Pode-se afirmar que apesar das inúmeras vantagens oriundas da digitalização dos processos, com inegável contribuição para a celeridade processual, persistem privilégios em favor do Ministério Público no sistema Projudi que são incompatíveis com a paridade de armas, sobretudo na seara criminal. Diante disso, considerando que não há hierarquia nem subordinação entre advogados, magistrados e membros do Ministério Público, é de se questionar se existe diferença entre os perfis dos sujeitos processuais no Projudi, com permissões e restrições não previstas em lei, o que naturalmente geraria um indesejável desequilíbrio na tramitação dos processos.

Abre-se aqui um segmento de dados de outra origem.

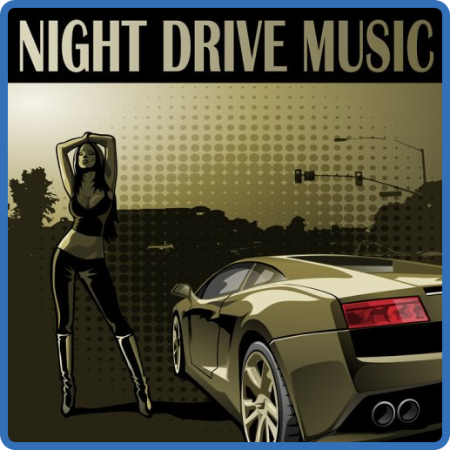 VA - Night Drive Music (2023)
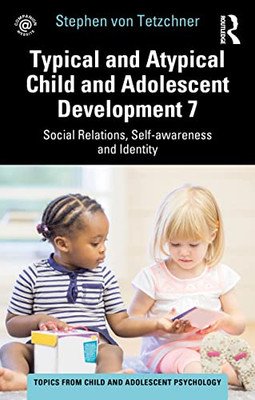 Typical and Atypical Child and Adolescent Development 7 Social Relations, Self-awareness and Identity (Topics from Child and Adolescent Psychology)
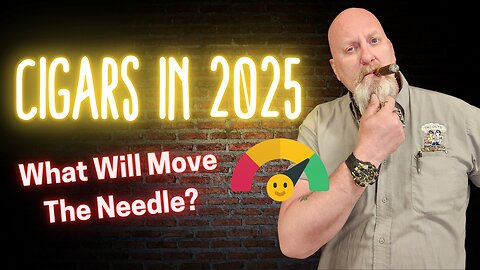 What’s Going to Move the Needle in 2025 for Cigars?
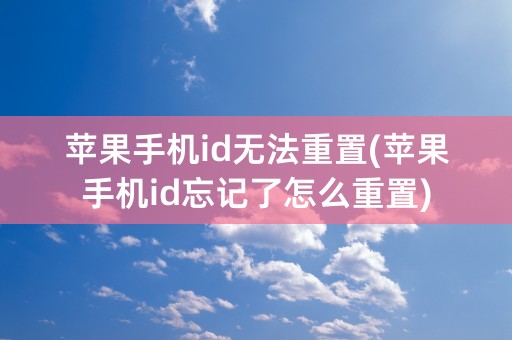 苹果手机id无法重置(苹果手机id忘记了怎么重置)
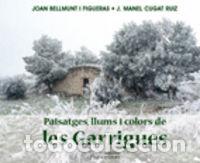 Livres: PAISATGES, LLUMS I COLORS DE LES GARRIGUES - BELLMUNT I FIGUERAS, JOAN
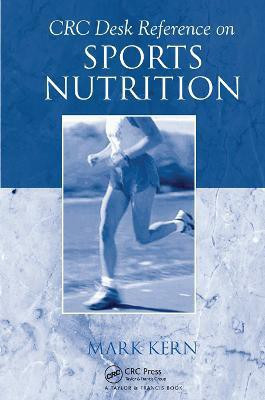 CRC Desk Reference on Sports Nutrition(English, Paperback, Kern Mark)
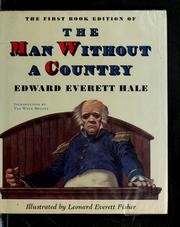 Cover of: The man without a country by Edward Everett Hale, Edward Everett Hale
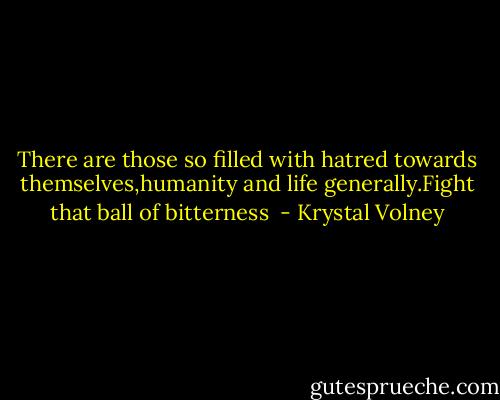 There are those so filled with hatred towards themselves,humanity and life generally.Fight that ball of bitterness  - Krystal Volney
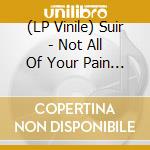 (LP Vinile) Suir - Not All Of Your Pain Is Self Chosen vinile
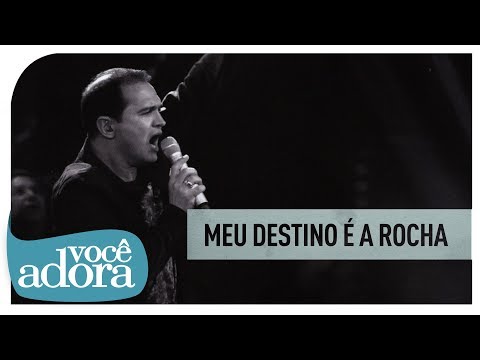 Meu Destino É A Rocha - Davi Sacer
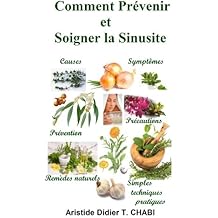 Comment PrÃ©venir et Soigner la Sinusite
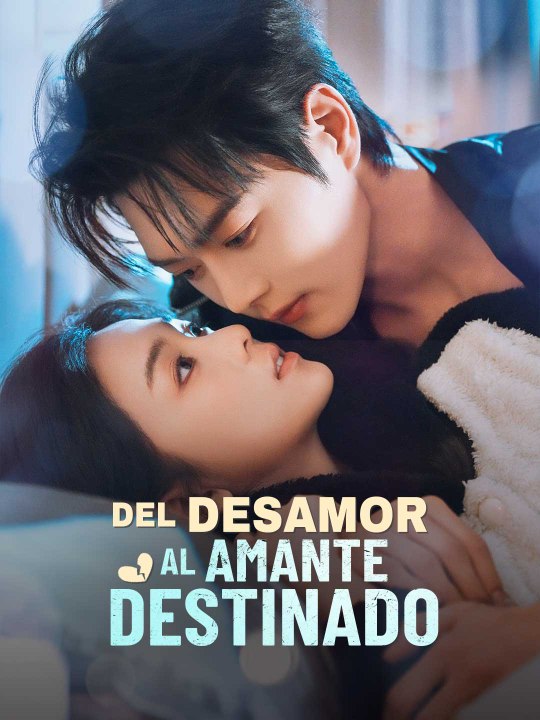 [doblado] Del desamor al amante destinado (2026) - Full Movie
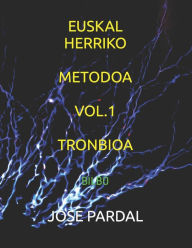 Title: EUSKAL HERRIKO METODOA VOL.1 TRONBIOA: BILBO, Author: PARDAL MUSIC COMPANY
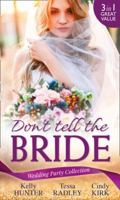 Wedding Party Collection: Don't Tell The Bride: What the Bride Didn't Know / Black Widow Bride / His Valentine Bride (Rx for Love, Book 7) 0263930890 Book Cover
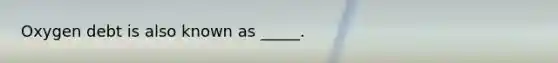 Oxygen debt is also known as _____.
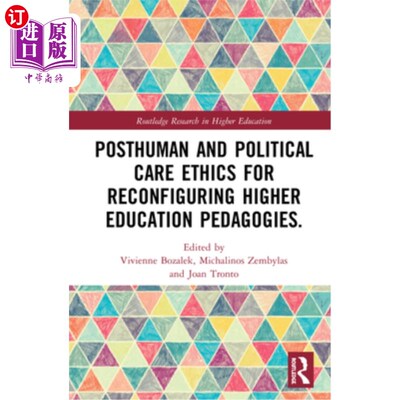海外直订Posthuman and Political Care Ethics for Reconfiguring Higher Education Pedagogie 重构高等教育教育学的后斯曼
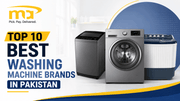 Best Washing Machine Brands in Pakistan – What to Look for in 2025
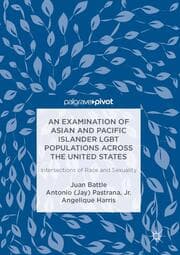 Cover von An Examination of Asian and Pacific Islander LGBT Populations Across the United States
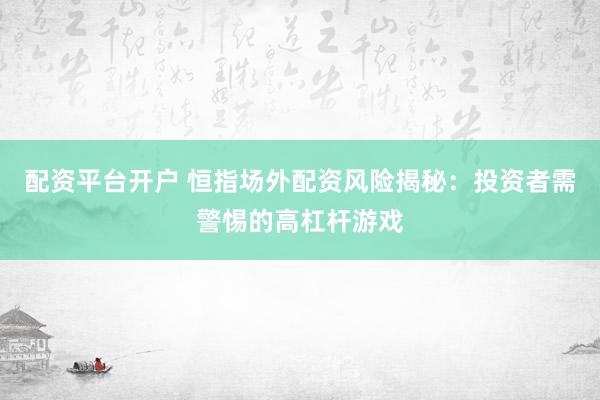 配资平台开户 恒指场外配资风险揭秘：投资者需警惕的高杠杆游戏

[1] REDAÇÃO CONJUR. Contagem de prazo: OAB-PR critica privilégios do Ministério Público estadual em processo eletrônico. ConJur. Disponível em: https://www.conjur.com.br/2016-set-08/oab-pr-critica-privilegios-ministerio-publico-estadual-projudi/. Acesso em: 01 ago. 2024.
[2] VIEIRA, Renato Stanziola. Paridade de armas no processo penal: do conceito à aplicação do direito processual penal brasileiro. Dissertação (Mestrado em Direito). Faculdade de Direito, Universidade de São Paulo, 2013, p. 191 e ss.
[3] SEEU: Conheça o sistema que está sendo implantado em diversos Tribunais a partir de projeto desenvolvido pelo TJ-PR. https://www.tjpr.jus.br/noticias/-/asset_publisher/9jZB/content/id/48040515. Acesso em: 01 ago. 2024.
[4] HILGENDORF, Eric. Digitalização e direito. Organizador e tradutor Orlandino Gleizer. São Paulo: Marcial Pons, 2020, p. 28.